A nightmarish 0-for-6 performance in Beijing was followed in Cortina this year
by a fourth-place finish in the team combined --- when Shiffrin placed 15th in
the slalom portion after teammate Breezy Johnson led the downhill leg --- and
then 11th place in the giant slalom.
It was fodder for the "keyboard warriors," Shiffrin acknowledged, but she
ignored all of them in a masterpiece Tuesday.
"I couldn't think of a more well-deserved medal for an athlete to win," said
Sophie Goldschmidt, president and CEO of the U.S Ski and Snowboard Association.
"She's been so dominant but as we know these big sporting moments in the
Olympics bring extra pressure and scrutiny. And to see her ski that well and
just go for it, I couldn't be prouder of her."
Shiffrin has now won three golds and a silver at the Olympics to add to her
record total of World Cup wins --- which include 71 in slalom, also a record.
There's also world titles in slalom (four), giant slalom and super-G to fill
out arguably the greatest career in Alpine racing.
"In another league," was how Larsson put it.

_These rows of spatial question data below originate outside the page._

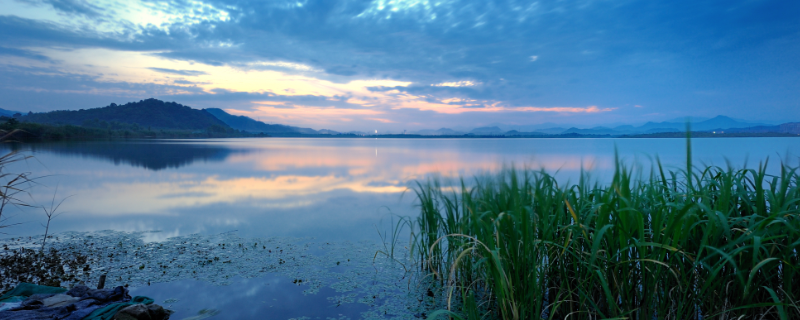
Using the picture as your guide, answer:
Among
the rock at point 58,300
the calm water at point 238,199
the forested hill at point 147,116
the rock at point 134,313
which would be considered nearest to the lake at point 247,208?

Shiffrin led by 0.82 seconds after the first run on a mostly flat course that
Team USA officials described to her over the radio as a "high-tempo ripper."
There was one wobble when she struck a gate and for a fraction of a second, it
appeared she was headed for another Olympic disappointment.
Not this time.
She snapped back into form to post a time, in the No. 7 bib, no one could get
near.
"When I saw one second (behind) after the first run," Rast said, "I was like,
?OK, the gold is gone.'"
While she attempted to nap before her second run, Shiffrin said she started to
cry because she was thinking about her dad.
"And then," she added, "I was thinking about the fact that I actually can show
up today and honestly say in the start gate that I have all the tools that are
necessary to do my best skiing, and to earn that moment."
Given her emotions, Shiffrin's second run was impressively smooth as she got
through the tough top section without a hitch and pushed through the slower
middle section.
After crossing the finish line, Shiffrin slowly squatted and took a private
moment to think about all the people who'd got her to this moment.
"I felt every range of emotion in the last three months, the last four months,
the last four years, the last eight years," Shiffrin said. "There's so many
different journeys I've been on to just be here today."